- Opening Delimiter -

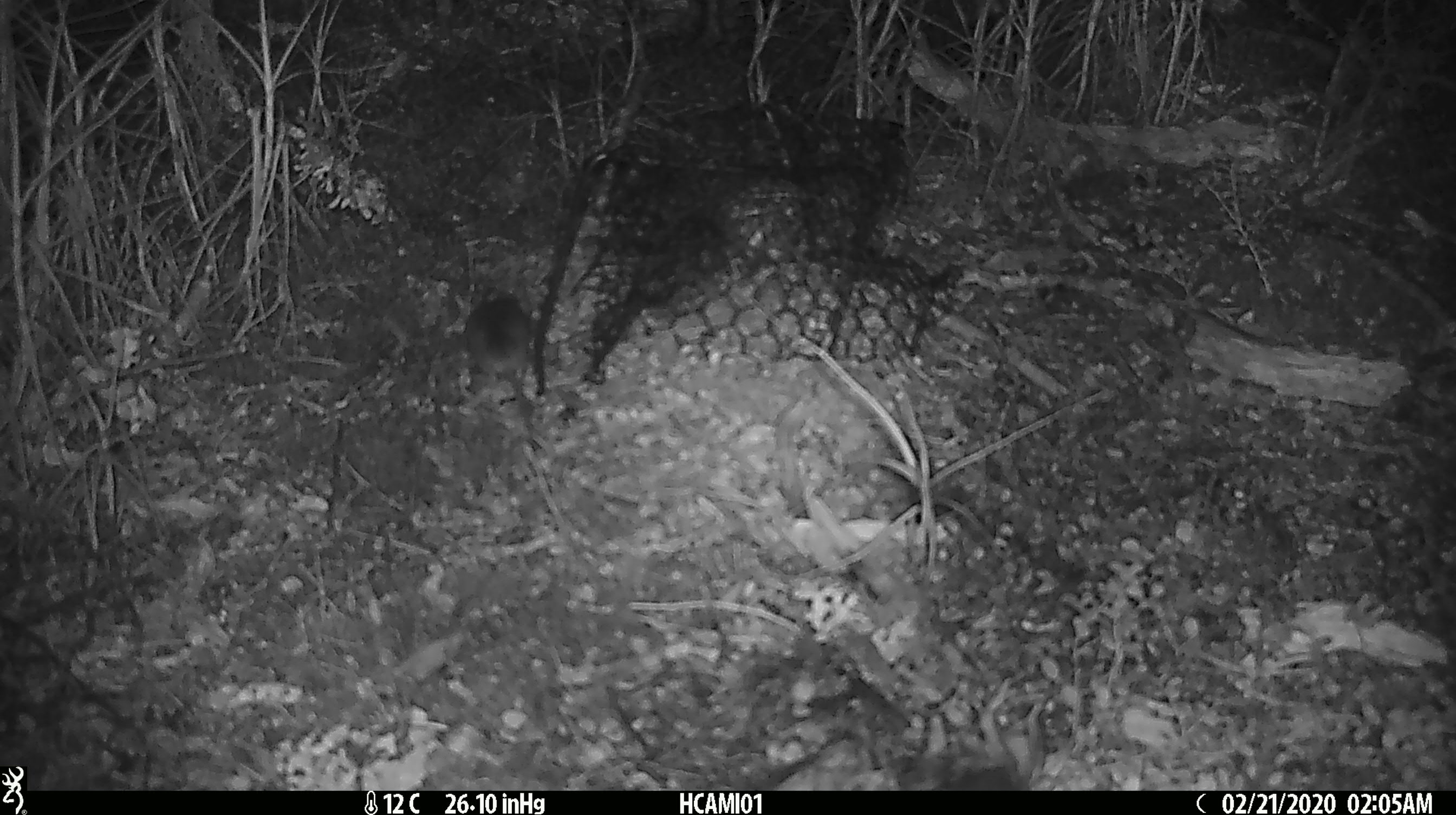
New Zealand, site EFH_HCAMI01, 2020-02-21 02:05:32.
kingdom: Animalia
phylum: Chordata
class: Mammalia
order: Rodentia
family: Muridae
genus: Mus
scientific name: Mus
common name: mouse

- Closing Delimiter -

> _What the exercise asks_:
Dropping every picture, restate the material word for word.

> _Completed task_:
New Zealand, site EFH_HCAMI01, 2020-02-21 02:05:32.
kingdom: Animalia
phylum: Chordata
class: Mammalia
order: Rodentia
family: Muridae
genus: Mus
scientific name: Mus
common name: mouse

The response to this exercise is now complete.